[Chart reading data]

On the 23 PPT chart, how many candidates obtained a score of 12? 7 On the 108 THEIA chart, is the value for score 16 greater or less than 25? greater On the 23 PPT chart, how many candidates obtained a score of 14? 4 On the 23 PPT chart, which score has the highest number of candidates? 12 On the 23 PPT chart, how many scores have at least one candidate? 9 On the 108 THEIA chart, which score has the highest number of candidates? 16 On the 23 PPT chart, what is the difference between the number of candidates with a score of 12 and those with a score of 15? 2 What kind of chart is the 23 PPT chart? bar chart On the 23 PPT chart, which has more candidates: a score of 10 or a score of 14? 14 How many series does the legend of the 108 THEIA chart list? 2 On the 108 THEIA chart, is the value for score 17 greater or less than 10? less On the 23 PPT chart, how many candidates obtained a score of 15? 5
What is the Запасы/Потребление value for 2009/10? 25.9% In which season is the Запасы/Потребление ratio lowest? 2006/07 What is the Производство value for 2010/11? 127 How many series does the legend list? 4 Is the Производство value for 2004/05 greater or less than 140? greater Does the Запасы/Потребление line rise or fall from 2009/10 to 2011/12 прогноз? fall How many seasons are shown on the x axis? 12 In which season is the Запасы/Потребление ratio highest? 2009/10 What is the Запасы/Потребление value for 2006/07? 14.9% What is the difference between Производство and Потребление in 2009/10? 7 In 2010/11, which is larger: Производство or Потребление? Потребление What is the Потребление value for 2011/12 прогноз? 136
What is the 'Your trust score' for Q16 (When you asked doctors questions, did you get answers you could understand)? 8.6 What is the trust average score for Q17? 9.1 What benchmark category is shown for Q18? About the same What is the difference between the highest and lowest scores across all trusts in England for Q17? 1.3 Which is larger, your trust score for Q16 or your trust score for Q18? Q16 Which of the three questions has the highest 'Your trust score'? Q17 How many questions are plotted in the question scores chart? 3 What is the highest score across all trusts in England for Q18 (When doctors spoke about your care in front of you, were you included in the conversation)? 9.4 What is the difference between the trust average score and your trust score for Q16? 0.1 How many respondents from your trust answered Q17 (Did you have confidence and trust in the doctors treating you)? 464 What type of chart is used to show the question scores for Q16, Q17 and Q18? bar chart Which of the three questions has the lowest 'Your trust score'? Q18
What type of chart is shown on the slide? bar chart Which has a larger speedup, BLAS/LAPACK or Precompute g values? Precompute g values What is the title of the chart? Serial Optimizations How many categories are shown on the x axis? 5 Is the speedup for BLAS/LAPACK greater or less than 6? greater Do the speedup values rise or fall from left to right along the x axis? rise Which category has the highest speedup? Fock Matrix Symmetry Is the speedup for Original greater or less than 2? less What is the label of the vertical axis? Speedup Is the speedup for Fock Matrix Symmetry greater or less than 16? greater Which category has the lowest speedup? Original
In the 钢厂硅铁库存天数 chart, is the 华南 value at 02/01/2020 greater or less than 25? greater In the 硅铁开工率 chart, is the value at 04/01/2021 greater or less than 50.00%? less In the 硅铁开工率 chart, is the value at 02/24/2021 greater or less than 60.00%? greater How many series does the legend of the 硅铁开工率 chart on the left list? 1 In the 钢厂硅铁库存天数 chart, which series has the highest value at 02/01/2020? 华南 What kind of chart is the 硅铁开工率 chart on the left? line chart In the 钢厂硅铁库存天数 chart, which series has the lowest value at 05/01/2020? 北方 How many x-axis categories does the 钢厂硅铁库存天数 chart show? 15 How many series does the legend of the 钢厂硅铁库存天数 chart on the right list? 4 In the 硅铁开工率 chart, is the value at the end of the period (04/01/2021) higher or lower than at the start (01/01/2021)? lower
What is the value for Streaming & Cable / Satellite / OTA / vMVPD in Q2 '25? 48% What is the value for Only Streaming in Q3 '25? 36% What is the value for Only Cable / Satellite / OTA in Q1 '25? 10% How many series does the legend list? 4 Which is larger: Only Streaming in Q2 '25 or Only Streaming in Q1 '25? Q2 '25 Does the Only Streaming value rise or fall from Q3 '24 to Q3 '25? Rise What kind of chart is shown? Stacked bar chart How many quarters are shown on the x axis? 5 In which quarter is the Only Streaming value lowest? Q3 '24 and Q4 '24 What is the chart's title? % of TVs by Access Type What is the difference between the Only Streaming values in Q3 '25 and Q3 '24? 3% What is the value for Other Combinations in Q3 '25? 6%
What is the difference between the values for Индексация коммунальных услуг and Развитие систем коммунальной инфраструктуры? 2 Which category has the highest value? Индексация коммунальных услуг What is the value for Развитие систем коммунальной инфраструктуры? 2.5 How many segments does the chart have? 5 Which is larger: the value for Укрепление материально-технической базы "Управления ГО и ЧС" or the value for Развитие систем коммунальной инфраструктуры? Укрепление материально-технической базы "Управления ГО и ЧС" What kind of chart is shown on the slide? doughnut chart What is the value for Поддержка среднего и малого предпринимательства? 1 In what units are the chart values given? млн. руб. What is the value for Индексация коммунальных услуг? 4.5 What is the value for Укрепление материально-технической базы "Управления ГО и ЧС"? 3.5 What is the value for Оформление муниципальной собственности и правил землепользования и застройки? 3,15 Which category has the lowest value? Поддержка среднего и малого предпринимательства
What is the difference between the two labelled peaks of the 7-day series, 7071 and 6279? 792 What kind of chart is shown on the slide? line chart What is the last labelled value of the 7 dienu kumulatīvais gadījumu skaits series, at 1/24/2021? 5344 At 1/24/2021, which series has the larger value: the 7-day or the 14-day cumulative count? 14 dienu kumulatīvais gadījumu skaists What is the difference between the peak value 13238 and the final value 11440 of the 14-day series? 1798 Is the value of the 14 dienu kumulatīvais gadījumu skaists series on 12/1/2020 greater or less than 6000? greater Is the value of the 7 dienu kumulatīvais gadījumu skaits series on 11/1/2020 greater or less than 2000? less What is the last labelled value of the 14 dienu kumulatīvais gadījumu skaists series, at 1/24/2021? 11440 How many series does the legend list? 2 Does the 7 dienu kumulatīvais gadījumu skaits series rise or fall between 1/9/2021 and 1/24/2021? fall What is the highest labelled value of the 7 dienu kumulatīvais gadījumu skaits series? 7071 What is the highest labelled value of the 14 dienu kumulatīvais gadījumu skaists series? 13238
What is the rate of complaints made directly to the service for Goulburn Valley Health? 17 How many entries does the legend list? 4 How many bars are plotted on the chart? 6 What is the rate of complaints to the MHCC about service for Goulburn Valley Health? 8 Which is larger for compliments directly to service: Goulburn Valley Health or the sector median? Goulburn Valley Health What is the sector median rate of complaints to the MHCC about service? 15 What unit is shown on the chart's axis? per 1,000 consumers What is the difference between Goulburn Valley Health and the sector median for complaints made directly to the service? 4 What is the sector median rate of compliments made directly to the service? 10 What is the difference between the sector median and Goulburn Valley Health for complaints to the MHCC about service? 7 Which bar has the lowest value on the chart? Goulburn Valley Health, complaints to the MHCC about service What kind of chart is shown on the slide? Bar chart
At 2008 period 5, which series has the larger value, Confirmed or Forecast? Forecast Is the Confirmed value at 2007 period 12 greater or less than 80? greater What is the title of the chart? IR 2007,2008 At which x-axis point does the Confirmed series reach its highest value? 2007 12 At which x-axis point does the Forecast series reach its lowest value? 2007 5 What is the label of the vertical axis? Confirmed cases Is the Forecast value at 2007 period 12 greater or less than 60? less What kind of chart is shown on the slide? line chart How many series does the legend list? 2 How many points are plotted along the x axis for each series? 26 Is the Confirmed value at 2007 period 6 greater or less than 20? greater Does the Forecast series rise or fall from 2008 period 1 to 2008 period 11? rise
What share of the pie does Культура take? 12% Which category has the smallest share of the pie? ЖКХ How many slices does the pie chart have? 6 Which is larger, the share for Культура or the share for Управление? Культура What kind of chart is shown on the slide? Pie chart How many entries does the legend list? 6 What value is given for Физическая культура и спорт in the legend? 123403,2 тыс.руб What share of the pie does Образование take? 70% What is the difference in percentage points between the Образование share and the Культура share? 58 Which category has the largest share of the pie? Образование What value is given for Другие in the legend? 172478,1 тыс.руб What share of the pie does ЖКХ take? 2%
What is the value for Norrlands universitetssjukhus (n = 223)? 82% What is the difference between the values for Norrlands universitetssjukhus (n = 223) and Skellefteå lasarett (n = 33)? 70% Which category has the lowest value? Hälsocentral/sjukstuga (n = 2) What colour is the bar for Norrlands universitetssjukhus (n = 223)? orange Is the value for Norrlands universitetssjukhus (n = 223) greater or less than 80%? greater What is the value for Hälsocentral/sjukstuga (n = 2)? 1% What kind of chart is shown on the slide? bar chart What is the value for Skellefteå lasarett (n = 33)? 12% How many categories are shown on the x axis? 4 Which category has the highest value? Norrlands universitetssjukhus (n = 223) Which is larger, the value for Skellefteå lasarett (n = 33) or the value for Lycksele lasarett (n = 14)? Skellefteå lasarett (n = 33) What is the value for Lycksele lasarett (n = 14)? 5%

**DIRECTIONS**
Please count the lines of the chart reading data above that contain the string "peaks", matching case exactly. Give only the number.

**PROBLEM SOLUTION**
1